As you prepare for your child custody mediation, it’s important to think about the objective clearly. You want as much time with your children as possible, so plan to speak with the mediator about custody and nothing else. Other issues in your divorce will just get in the way, and that’s why you need to rehearse your custody mediation presentation beforehand.
Don’t stoop to negative comments that sound spiteful.
You want to prove that you are the better parent and therefore deserve more time with the children. Prove it by creating a presentation that highlights your positive traits and the other parent’s negative traits, but without overreacting. Don’t stoop to negative comments that sound spiteful. If you have something negative to point out, try starting off with a sentence such as this: “I would rather not say this, but our children are witness to …”
Prepare Short Rebuttals for Any Negative Commentary Made in Your Direction
As you prepare for this process, you should think about the negative issues the other parent may bring up. This is especially important if you are going through a contentious divorce.
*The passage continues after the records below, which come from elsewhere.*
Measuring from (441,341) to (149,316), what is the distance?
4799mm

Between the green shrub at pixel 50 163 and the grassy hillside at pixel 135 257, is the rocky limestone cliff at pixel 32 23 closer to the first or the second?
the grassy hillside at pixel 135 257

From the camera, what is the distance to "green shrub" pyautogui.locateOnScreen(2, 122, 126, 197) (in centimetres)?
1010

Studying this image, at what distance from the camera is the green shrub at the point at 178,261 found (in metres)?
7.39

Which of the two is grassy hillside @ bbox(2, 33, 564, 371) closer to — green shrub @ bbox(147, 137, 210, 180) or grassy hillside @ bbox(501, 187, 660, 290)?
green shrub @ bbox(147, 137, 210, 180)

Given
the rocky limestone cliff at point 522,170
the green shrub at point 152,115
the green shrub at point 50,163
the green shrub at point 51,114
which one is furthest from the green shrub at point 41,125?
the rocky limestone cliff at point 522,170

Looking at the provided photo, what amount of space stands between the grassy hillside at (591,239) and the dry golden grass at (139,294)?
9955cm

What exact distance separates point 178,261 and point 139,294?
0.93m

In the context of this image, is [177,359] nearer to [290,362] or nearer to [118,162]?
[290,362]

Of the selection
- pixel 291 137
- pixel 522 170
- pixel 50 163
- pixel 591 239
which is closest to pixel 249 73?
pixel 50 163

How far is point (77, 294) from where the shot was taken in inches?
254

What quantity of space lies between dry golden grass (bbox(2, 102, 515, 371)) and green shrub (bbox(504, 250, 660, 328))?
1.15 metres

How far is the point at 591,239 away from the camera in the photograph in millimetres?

Pre-plan a short rebuttal that acknowledges these claims, but will give the mediator confidence in you and your veracity. If at any time during the mediation the conversation becomes too focused on your negative traits or your divorce, try to change the subject to:
- What the children need;
- Your positive parenting skills; and
- The areas where the other parent is lacking parenting skills (but do so in a way that won’t humiliate the other parent).
The bottom line is that you need to stay positive at all costs. If you argue or allow the conversation to focus on something in your divorce other than custody, the mediator may look at you in the wrong light.